SICUREZZA. Protocollo eCall, aderiscono Austria e Germania

Oggi altri due Stati membri dell’Unione europea, Austria e Germania, hanno firmato il protocollo di intesa eCall che è stato elaborato dalla Commissione europea. "Sono lieta di constatare che, con il sostegno della presidenza tedesca, altri due Stati membri hanno aderito alla nostra iniziativa eCall, portando così a 12 il numero di paesi partecipanti – ha dichiarato Viviane Reding, Commissaria europea responsabile della società dell’informazione e dei media – Ormai abbiamo chiaramente raggiunto la massa critica. Ora invito l’industria a rispettare il calendario per equipaggiare entro il 2010 tutte le automobili con il sistema eCall. Inoltre, spero vivamente che in occasione del prossimo evento pubblico connesso all’iniziativa "Automobile intelligente" – programmato dalla Commissione europea per il 18 settembre a Versailles – altri Stati membri aderiranno all’iniziativa. Quando è in gioco la sicurezza dei nostri cittadini, l’industria e le autorità pubbliche non devono sottrarsi alle loro responsabilità".

Nel novembre 2006 la Commissione ha chiesto un maggior impegno per rilanciare il programma eCall. Ha quindi invitato gli Stati membri che non avevano ancora sottoscritto il protocollo a seguire l’esempio degli altri Stati membri firmatari, mobilitando le organizzazioni nazionali e ponendo l’adozione del programma fra le priorità nazionali. L’industria automobilistica è stata invitata a rinnovare l’impegno a favore di eCall e ha fissato al 2010 la data per l’installazione del sistema sulle automobili nuove in Europa.

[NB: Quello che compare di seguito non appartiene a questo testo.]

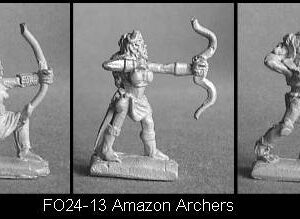Amazon Archers
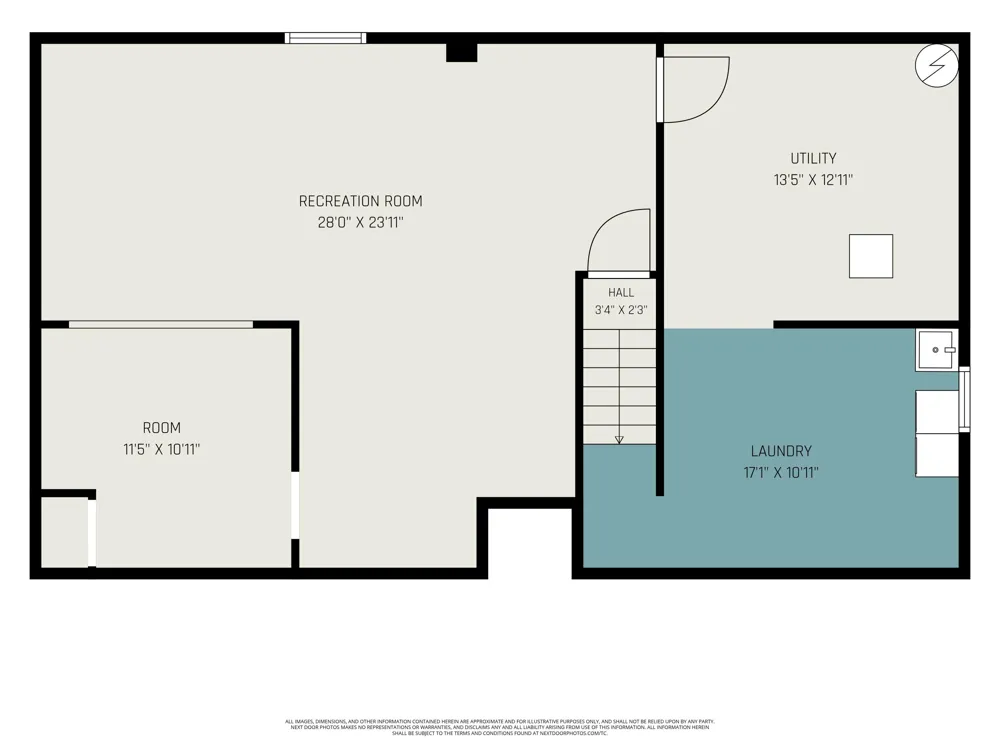 4118 Gray Street Portage, MI 49002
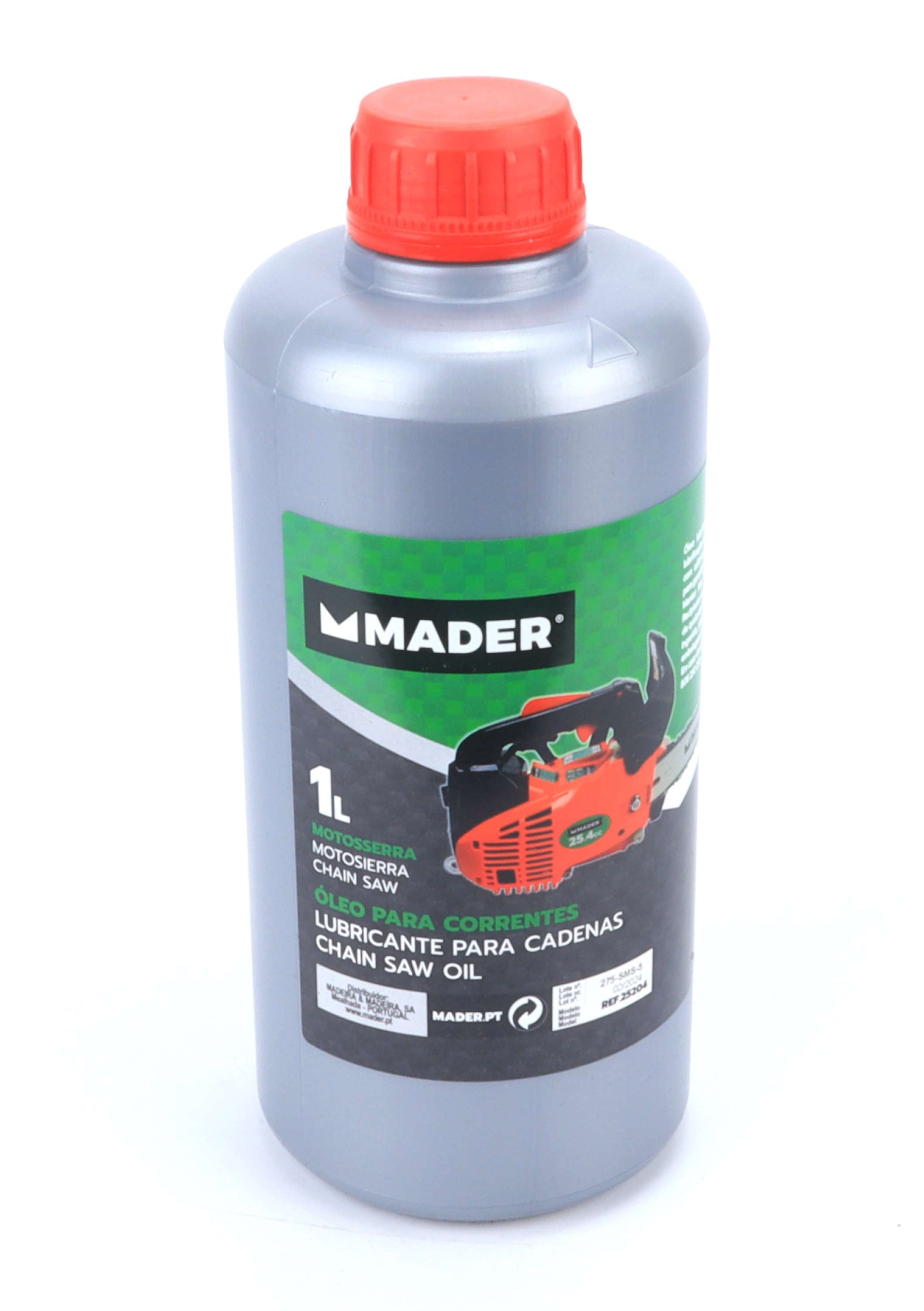 Óleo para Corrente Motosserra  Mader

eCall è un sistema di notifica automatica in caso di incidenti stradali basato sul 112, il numero unico europeo per le emergenze. In caso di incidente grave in qualsiasi parte dell’Europa, l’automobile chiama automaticamente il centro di soccorso più vicino utilizzando il 112. Con questa chiamata vengono comunicate le informazioni essenziali sull’incidente – compreso il punto esatto in cui è avvenuto -, anche quando non ci sono passeggeri a bordo in grado di rispondere. Le informazioni fornite sul luogo dell’incidente riducono i tempi di reazione dei servizi di soccorso del 50% nelle zone rurali e del 40% nelle zone urbane. Secondo alcune stime ogni anno questo sistema salverà 2 500 vite in Europa e permetterà di limitare le lesioni gravi nel 15% dei casi non fatali.

I paesi che hanno già firmato il protocollo d’intesa eCall sono la Grecia, l’Italia, Cipro, la Lituania, la Slovenia, la Finlandia, la Svezia, la Svizzera, la Norvegia e l’Islanda. Oggi la Germania e l’Austria hanno firmato il protocollo.